Try it
Leave the pictures out. Retype exactly the lines below from the one containing "Mold Pillow Covers" through the one containing "Japanese Lolita Shirt", and no others.

Exercise material

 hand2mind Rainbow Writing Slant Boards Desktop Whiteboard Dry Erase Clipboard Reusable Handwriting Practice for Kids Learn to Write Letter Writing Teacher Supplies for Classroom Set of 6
--
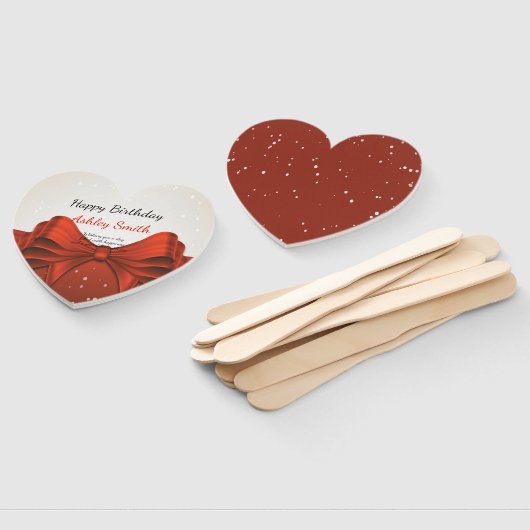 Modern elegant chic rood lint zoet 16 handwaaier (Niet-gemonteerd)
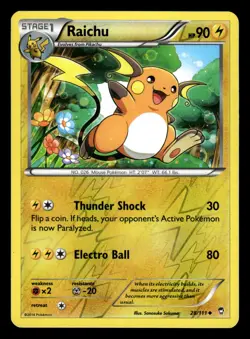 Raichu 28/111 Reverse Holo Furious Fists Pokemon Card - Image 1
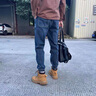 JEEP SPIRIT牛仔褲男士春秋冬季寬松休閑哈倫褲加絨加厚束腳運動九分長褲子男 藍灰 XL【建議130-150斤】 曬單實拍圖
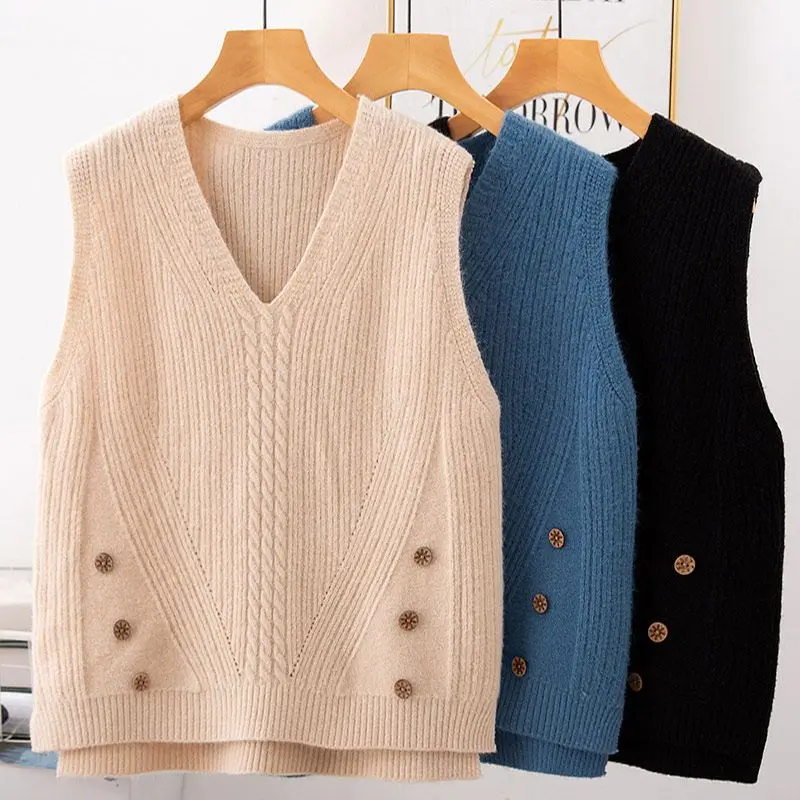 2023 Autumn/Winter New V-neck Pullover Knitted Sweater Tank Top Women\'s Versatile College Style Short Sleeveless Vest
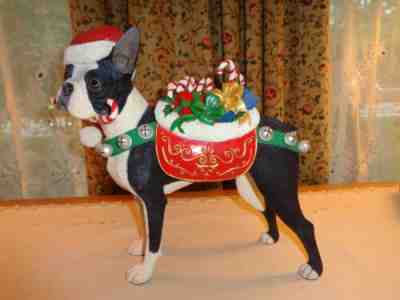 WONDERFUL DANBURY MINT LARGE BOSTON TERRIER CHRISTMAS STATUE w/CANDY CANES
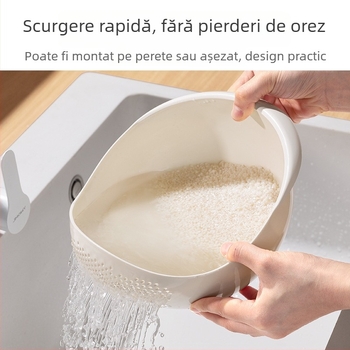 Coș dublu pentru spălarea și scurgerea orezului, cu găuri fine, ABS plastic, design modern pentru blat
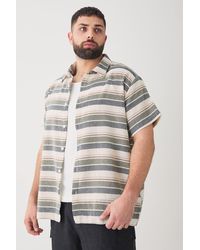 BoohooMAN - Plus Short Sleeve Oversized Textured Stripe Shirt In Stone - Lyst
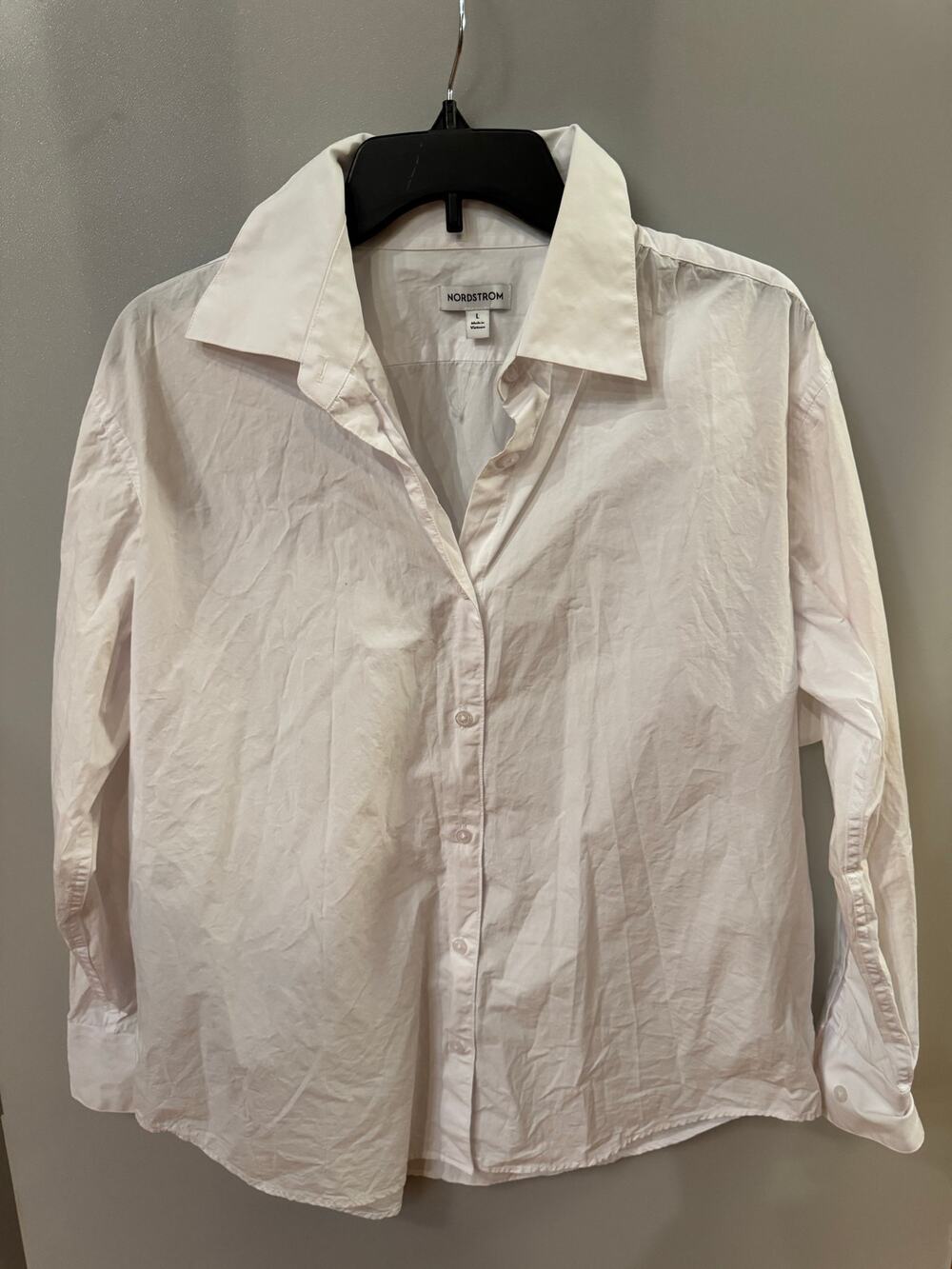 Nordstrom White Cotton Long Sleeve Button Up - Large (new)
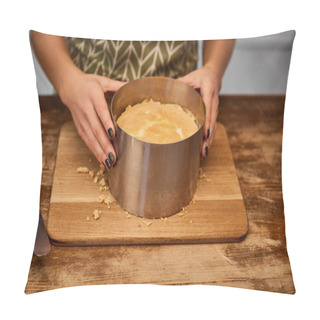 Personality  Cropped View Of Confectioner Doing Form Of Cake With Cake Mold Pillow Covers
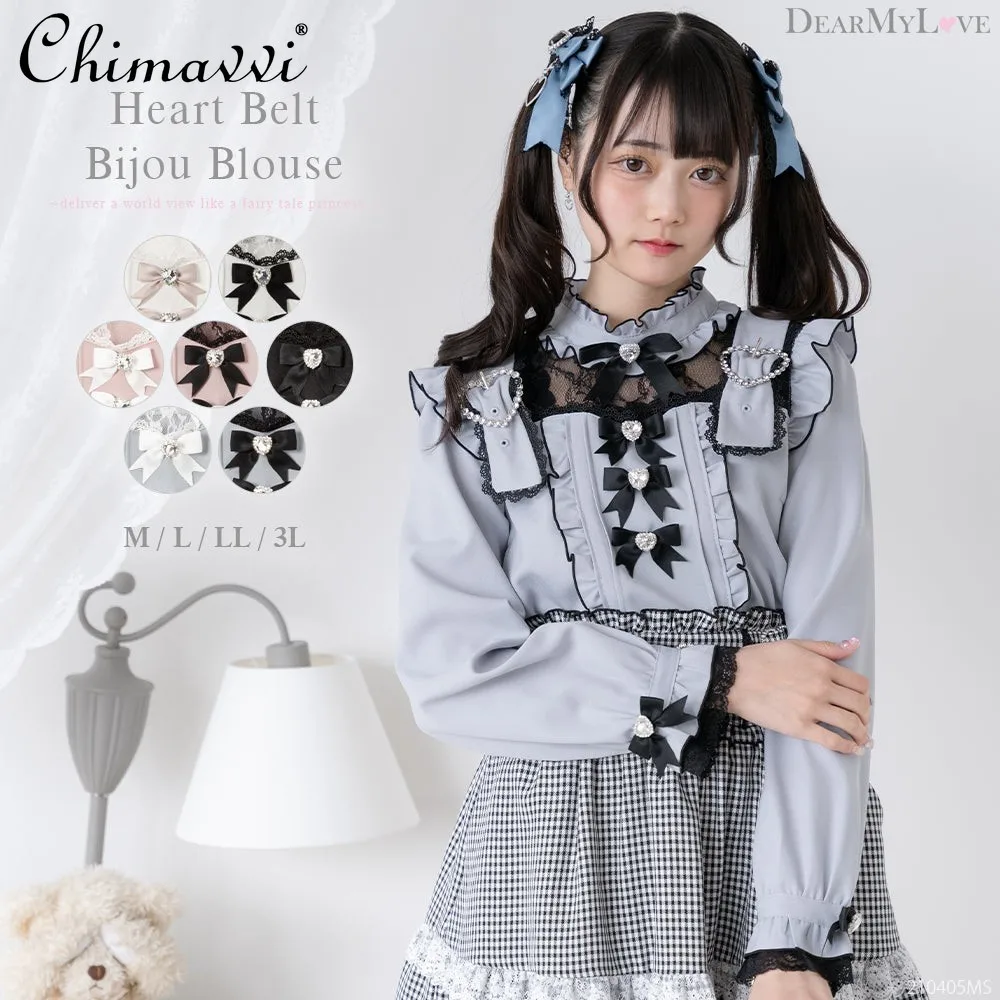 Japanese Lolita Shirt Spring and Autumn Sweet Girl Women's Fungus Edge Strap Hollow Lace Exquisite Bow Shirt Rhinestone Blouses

Answer to the exercise
 Personality  Cropped View Of Confectioner Doing Form Of Cake With Cake Mold Pillow Covers
 Japanese Lolita Shirt Spring and Autumn Sweet Girl Women's Fungus Edge Strap Hollow Lace Exquisite Bow Shirt Rhinestone Blouses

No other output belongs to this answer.